The world saw terrorism’s darkest face on Tuesday. The cold-blooded >killing of 132 students and nine staff members in a school in Peshawar has left the entire world shaken at the terrorists’ determination to find ever softer targets and notch up higher levels of brutality. There could not have been a more vulnerable place than a school, or more defenceless targets than children. Yet, even in a place used to terrorist acts, even after the >Taliban targeted a 15-year-old girl called Malala Yusufzai two years ago, if parents continued to send their children to school, it was because they thought terrorism had already plumbed such depths that nothing worse could happen. They were proved tragically wrong.
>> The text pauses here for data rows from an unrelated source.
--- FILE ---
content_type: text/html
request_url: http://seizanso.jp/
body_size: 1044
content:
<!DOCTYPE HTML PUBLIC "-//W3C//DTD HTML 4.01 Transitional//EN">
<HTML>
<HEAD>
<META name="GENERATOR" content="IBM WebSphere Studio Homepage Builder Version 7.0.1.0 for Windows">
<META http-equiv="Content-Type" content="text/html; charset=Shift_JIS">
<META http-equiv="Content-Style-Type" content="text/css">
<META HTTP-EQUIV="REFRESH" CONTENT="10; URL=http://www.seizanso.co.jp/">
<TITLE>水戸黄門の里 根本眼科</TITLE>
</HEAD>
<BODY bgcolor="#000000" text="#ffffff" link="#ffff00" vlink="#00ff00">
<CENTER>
Going by the accounts of those who were inside and fortunate to live to tell the tale, the six men who entered the school were merciless, going from classroom to classroom hunting for those still alive. The Tehreek-e-Taliban Pakistan have claimed responsibility for the act, describing it as revenge for the Pakistan Army operation against them in North Waziristan and other parts of the north-western frontier region. The bombing campaigns by the Pakistan military in those regions had claimed civilian lives, and the Taliban have said they carried out the school bloodbath because they want the Army to feel the same pain. The Pakistani Taliban are evidently hoping to bring public pressure on the Army to call off operation Zarb-e-Azb entirely.

Pakistan’s response to this outrage will be crucial to its own future, and to the peace and stability of the region. After an all-party meeting, Prime Minister Nawaz Sharif said that the military operation would go on until the last terrorist was eliminated. Army chief General Raheel Sharif has also stood firm. But it will take more than a drive against a select group of militants to root out terrorism. Decades of active encouragement by the Pakistani state and its security establishment to terrorism aimed at Afghanistan and India have engendered a high level of tolerance within sections of the Pakistani military, polity and society for such non-state actors. Only those with blinkers would believe that there are “good” and “bad” Taliban, that it is all right for the Lashkar-e-Taiba to run free and recruit for jihadi missions in India but it is unacceptable for Taliban to strike inside Pakistan. Lifting a moratorium on hangings, as Prime Minister Sharif has announced, is not going to stop terrorists. Unless the change comes in what Pakistan describes as its “national ideology”, in effect a fusion of religion with national security, militancy will continue to haunt the country. The widespread revulsion over the school massacre provides an opportunity to craft a new ideology that does not confuse terrorists with instruments of national security.